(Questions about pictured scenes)
--------
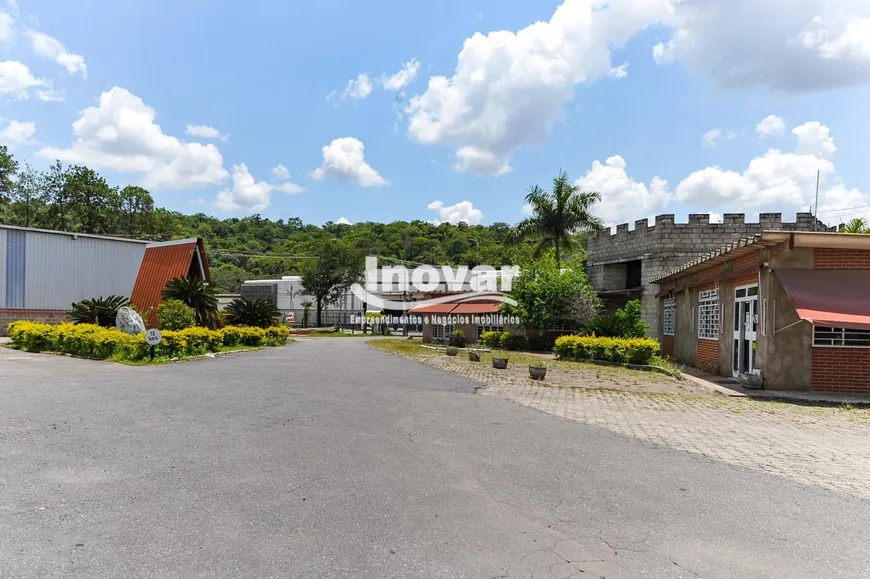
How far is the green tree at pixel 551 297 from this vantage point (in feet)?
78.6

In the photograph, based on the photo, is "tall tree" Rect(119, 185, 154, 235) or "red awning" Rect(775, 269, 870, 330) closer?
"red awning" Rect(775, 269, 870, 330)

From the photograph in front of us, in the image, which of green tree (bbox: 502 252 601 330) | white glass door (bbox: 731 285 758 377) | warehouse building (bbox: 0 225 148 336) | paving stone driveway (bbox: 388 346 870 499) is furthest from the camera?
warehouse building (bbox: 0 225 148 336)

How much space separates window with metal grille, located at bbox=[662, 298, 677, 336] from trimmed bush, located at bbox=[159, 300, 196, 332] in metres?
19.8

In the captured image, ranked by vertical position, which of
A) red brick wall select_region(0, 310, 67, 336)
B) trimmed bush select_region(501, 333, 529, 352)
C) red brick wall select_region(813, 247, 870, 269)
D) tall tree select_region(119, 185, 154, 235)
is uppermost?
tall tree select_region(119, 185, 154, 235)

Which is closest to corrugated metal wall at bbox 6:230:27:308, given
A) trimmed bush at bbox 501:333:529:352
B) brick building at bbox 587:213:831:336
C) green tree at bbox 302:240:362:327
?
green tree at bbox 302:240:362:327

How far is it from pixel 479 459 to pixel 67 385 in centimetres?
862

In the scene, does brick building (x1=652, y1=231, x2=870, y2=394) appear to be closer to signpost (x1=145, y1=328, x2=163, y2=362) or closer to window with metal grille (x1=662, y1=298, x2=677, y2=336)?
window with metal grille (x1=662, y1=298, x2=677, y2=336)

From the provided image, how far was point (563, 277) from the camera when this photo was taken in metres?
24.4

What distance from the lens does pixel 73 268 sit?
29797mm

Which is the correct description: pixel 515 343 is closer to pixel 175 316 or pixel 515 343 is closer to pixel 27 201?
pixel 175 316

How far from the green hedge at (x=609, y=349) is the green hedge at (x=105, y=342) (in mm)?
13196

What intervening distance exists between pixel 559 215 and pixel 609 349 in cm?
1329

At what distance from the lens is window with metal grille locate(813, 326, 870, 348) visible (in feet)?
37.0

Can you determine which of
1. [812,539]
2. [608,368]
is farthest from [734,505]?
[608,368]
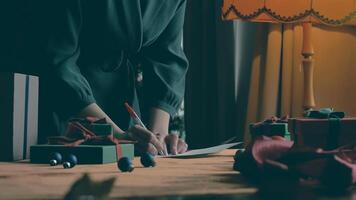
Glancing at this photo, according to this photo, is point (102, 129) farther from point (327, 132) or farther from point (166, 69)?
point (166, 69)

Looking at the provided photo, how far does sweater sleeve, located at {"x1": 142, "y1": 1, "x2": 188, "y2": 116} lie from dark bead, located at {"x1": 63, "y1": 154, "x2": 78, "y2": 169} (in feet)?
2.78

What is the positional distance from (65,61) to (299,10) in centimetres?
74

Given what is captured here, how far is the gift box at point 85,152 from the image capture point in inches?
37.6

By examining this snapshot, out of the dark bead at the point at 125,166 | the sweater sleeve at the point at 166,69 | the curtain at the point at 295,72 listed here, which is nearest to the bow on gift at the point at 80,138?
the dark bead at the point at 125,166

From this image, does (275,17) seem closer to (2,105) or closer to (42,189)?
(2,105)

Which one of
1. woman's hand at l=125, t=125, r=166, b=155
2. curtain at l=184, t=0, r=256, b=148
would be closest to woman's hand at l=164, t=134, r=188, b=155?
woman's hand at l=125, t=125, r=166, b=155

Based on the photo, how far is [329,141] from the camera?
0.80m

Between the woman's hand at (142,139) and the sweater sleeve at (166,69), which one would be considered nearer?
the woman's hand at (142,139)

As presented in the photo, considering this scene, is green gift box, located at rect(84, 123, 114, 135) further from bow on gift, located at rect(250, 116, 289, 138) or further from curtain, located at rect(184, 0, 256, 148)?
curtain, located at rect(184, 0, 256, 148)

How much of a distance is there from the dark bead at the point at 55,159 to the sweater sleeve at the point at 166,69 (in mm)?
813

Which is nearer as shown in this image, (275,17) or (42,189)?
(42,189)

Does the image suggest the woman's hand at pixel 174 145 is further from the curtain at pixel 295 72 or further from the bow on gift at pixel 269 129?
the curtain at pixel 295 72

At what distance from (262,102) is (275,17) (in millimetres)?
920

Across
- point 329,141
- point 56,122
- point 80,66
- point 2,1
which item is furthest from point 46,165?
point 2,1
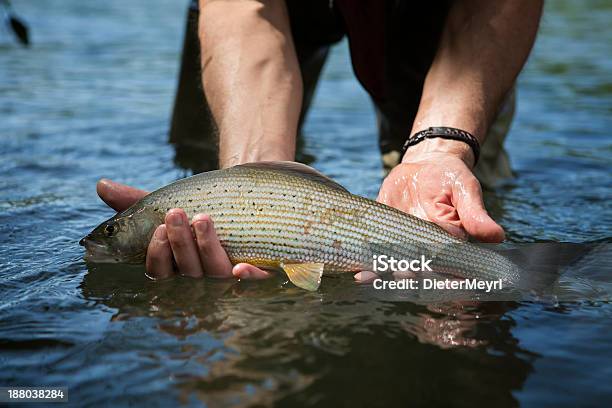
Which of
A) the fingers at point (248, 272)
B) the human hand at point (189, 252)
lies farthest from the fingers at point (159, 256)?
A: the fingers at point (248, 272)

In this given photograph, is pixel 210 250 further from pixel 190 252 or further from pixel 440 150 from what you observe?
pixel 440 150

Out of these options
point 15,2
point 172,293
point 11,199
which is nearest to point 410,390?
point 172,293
--------
GIVEN TASK - Convert the stretch of the listing from the line containing "Based on the photo, how" through the end of the listing into a Markdown table with the columns Row and Listing Line. Omit blank lines and leave out the pictures.

SOLUTION FOR THIS TASK -
| Row | Listing Line |
|---|---|
| 1 | Based on the photo, how far is [329,141] from the camera? |
| 2 | 0.80m |
| 3 | Between the woman's hand at (142,139) and the sweater sleeve at (166,69), which one would be considered nearer? |
| 4 | the woman's hand at (142,139) |
| 5 | As presented in the photo, considering this scene, is green gift box, located at rect(84, 123, 114, 135) further from bow on gift, located at rect(250, 116, 289, 138) or further from curtain, located at rect(184, 0, 256, 148)? |
| 6 | curtain, located at rect(184, 0, 256, 148) |
| 7 | How much of a distance is there from the dark bead at the point at 55,159 to the sweater sleeve at the point at 166,69 (in mm)? |
| 8 | 813 |
| 9 | Which is nearer as shown in this image, (275,17) or (42,189)? |
| 10 | (42,189) |
| 11 | Does the image suggest the woman's hand at pixel 174 145 is further from the curtain at pixel 295 72 or further from the bow on gift at pixel 269 129? |
| 12 | the curtain at pixel 295 72 |
| 13 | At what distance from (262,102) is (275,17) (in millimetres)? |
| 14 | 920 |
| 15 | Across |
| 16 | - point 329,141 |
| 17 | - point 56,122 |
| 18 | - point 80,66 |
| 19 | - point 2,1 |
| 20 | which item is furthest from point 46,165? |
| 21 | point 2,1 |
| 22 | Which of |
| 23 | A) the fingers at point (248, 272) |
| 24 | B) the human hand at point (189, 252) |
| 25 | lies farthest from the fingers at point (159, 256)? |
| 26 | A: the fingers at point (248, 272) |
| 27 | In this given photograph, is pixel 210 250 further from pixel 190 252 or further from pixel 440 150 from what you observe? |
| 28 | pixel 440 150 |
| 29 | Out of these options |
| 30 | point 15,2 |
| 31 | point 172,293 |
| 32 | point 11,199 |
| 33 | which is nearest to point 410,390? |
| 34 | point 172,293 |